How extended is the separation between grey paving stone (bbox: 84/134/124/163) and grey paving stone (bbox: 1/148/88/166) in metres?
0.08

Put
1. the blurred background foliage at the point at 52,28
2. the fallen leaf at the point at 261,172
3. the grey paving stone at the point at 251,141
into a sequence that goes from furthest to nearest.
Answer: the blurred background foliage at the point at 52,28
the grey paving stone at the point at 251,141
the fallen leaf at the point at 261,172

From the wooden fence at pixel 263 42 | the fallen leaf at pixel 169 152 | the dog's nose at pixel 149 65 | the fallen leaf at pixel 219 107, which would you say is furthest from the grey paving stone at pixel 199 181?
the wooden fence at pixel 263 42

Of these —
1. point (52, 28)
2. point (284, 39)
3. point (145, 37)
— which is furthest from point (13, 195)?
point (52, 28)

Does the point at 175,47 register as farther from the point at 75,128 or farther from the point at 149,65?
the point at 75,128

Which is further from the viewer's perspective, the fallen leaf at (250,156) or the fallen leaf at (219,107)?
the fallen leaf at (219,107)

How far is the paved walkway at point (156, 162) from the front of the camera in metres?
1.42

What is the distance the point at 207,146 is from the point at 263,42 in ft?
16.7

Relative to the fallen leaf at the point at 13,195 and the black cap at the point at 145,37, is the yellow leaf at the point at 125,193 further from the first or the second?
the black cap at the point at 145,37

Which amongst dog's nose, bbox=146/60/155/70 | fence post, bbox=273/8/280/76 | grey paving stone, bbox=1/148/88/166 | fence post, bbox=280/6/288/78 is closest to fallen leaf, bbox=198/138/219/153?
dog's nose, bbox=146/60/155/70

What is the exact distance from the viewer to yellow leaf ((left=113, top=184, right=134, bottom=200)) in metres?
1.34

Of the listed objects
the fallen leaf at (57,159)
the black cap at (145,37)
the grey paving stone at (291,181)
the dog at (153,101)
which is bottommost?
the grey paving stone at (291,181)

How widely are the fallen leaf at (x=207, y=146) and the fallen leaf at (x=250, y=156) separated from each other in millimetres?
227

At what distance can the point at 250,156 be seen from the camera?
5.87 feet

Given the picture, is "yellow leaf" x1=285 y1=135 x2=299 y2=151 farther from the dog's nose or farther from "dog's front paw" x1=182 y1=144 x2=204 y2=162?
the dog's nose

━━━━━━━━━━

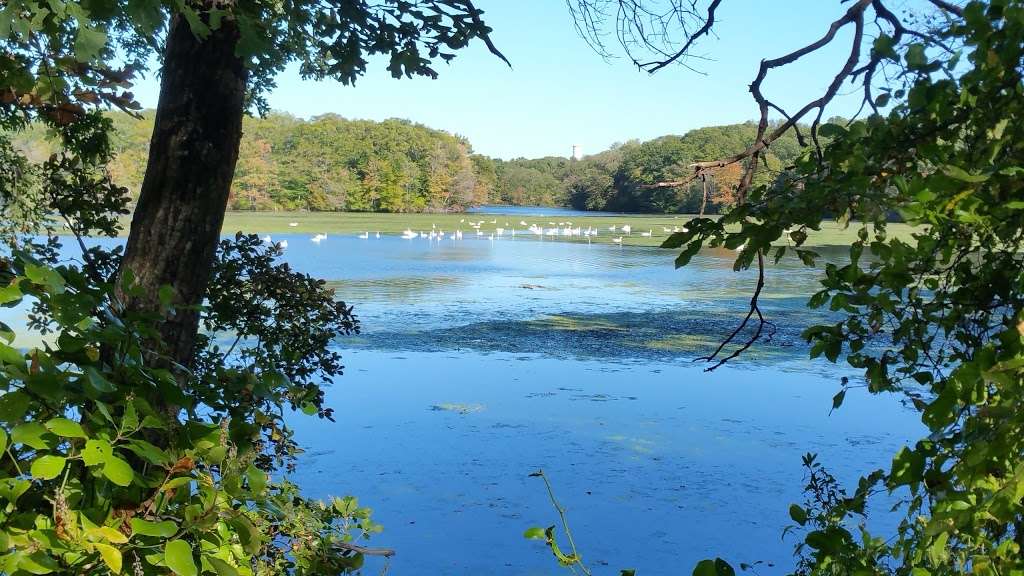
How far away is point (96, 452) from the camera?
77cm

━━━━━━━━━━

#### [PROMPT]
Return every line of the records above that contains the string "front", matching case exactly.

#### [RESULT OF THE EXERCISE]
How far is the paved walkway at point (156, 162) from the front of the camera in metres?
Given the picture, is "yellow leaf" x1=285 y1=135 x2=299 y2=151 farther from the dog's nose or farther from "dog's front paw" x1=182 y1=144 x2=204 y2=162?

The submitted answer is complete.